> Description of the task: Copy out every line of the records below that contains the string "http".

> Supplied material:
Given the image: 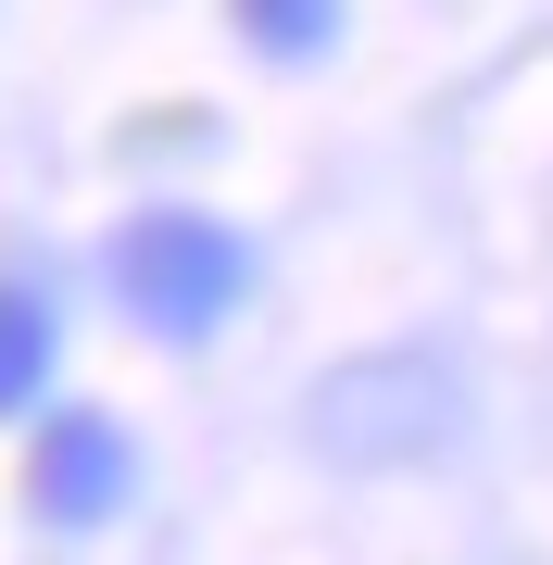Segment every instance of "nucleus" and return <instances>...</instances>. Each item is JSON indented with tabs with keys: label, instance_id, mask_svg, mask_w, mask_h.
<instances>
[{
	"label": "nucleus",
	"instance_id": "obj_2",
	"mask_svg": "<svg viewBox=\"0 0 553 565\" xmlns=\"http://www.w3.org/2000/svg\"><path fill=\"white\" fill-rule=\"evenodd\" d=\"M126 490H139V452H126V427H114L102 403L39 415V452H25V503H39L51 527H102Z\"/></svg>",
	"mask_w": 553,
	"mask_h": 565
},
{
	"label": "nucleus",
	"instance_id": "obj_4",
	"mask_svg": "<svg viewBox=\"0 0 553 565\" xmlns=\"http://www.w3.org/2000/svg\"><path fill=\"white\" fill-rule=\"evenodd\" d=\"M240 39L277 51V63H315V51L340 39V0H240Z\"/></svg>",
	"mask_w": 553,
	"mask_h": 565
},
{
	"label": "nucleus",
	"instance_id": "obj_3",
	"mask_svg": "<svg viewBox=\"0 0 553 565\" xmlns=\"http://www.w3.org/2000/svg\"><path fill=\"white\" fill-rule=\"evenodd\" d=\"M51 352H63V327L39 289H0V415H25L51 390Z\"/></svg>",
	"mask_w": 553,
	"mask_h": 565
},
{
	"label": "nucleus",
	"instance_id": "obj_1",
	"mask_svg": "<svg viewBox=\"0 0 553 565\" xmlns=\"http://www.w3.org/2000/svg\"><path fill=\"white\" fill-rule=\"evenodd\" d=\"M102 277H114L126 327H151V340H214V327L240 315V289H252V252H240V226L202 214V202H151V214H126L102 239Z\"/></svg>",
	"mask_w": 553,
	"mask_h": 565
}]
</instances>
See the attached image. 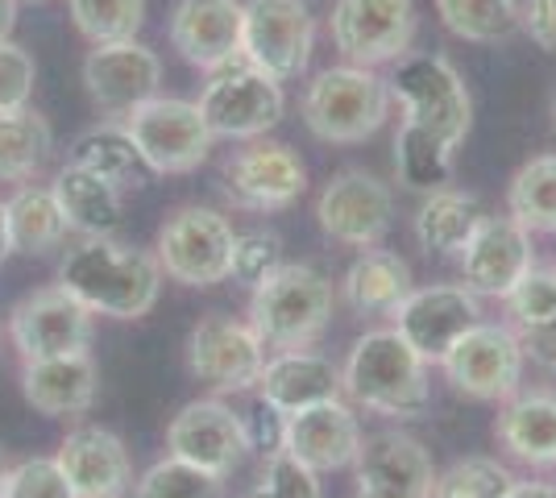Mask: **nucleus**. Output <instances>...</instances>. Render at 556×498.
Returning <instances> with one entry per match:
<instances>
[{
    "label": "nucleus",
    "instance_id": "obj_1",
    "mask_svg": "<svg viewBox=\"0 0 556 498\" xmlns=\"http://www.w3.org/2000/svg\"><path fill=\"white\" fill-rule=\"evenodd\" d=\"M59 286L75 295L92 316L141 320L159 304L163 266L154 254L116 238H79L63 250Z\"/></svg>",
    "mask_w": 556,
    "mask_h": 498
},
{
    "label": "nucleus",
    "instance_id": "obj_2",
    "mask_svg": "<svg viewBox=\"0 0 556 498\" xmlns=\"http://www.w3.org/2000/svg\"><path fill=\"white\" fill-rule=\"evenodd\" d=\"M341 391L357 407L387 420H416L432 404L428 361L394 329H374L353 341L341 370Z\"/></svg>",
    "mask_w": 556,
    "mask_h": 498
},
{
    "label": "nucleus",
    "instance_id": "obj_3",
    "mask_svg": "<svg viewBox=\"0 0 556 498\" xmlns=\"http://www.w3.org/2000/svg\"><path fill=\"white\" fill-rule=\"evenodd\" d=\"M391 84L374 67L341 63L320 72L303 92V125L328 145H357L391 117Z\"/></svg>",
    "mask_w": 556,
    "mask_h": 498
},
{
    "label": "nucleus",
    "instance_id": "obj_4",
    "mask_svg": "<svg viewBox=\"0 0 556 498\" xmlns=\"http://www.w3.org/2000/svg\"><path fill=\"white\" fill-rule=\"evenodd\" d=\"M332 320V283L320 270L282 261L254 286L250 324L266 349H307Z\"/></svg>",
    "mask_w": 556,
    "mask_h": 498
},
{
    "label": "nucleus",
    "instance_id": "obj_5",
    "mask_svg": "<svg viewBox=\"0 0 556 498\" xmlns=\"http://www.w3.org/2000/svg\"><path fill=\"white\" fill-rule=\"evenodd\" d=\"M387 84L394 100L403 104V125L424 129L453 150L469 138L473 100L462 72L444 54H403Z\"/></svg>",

> Written response:
	"mask_svg": "<svg viewBox=\"0 0 553 565\" xmlns=\"http://www.w3.org/2000/svg\"><path fill=\"white\" fill-rule=\"evenodd\" d=\"M126 490H139V452H126V427H114L102 403L39 415V452H25V503H39L51 527H102Z\"/></svg>",
	"mask_svg": "<svg viewBox=\"0 0 553 565\" xmlns=\"http://www.w3.org/2000/svg\"><path fill=\"white\" fill-rule=\"evenodd\" d=\"M240 39L277 51V63H315V51L340 39V0H240Z\"/></svg>",
	"mask_svg": "<svg viewBox=\"0 0 553 565\" xmlns=\"http://www.w3.org/2000/svg\"><path fill=\"white\" fill-rule=\"evenodd\" d=\"M51 352H63V327L39 289H0V415H25L51 390Z\"/></svg>",
	"mask_svg": "<svg viewBox=\"0 0 553 565\" xmlns=\"http://www.w3.org/2000/svg\"><path fill=\"white\" fill-rule=\"evenodd\" d=\"M102 277H114L126 327H151V340H214V327L240 315V289H252V252H240V226L202 214V202H151V214H126L102 239Z\"/></svg>",
    "mask_svg": "<svg viewBox=\"0 0 556 498\" xmlns=\"http://www.w3.org/2000/svg\"><path fill=\"white\" fill-rule=\"evenodd\" d=\"M59 286L75 295L92 316L141 320L159 304L163 266L154 254L116 238H79L63 250Z\"/></svg>",
    "mask_svg": "<svg viewBox=\"0 0 556 498\" xmlns=\"http://www.w3.org/2000/svg\"><path fill=\"white\" fill-rule=\"evenodd\" d=\"M341 391L357 407L387 420H416L432 404L428 361L394 329H374L353 341L341 370Z\"/></svg>",
    "mask_svg": "<svg viewBox=\"0 0 556 498\" xmlns=\"http://www.w3.org/2000/svg\"><path fill=\"white\" fill-rule=\"evenodd\" d=\"M391 84L374 67L341 63L320 72L303 92V125L328 145H357L391 117Z\"/></svg>",
    "mask_svg": "<svg viewBox=\"0 0 556 498\" xmlns=\"http://www.w3.org/2000/svg\"><path fill=\"white\" fill-rule=\"evenodd\" d=\"M332 320V283L320 270L282 261L254 286L250 324L266 349H307Z\"/></svg>",
    "mask_svg": "<svg viewBox=\"0 0 556 498\" xmlns=\"http://www.w3.org/2000/svg\"><path fill=\"white\" fill-rule=\"evenodd\" d=\"M387 84L394 100L403 104V125L424 129L453 150L469 138L473 100L462 72L444 54H403Z\"/></svg>",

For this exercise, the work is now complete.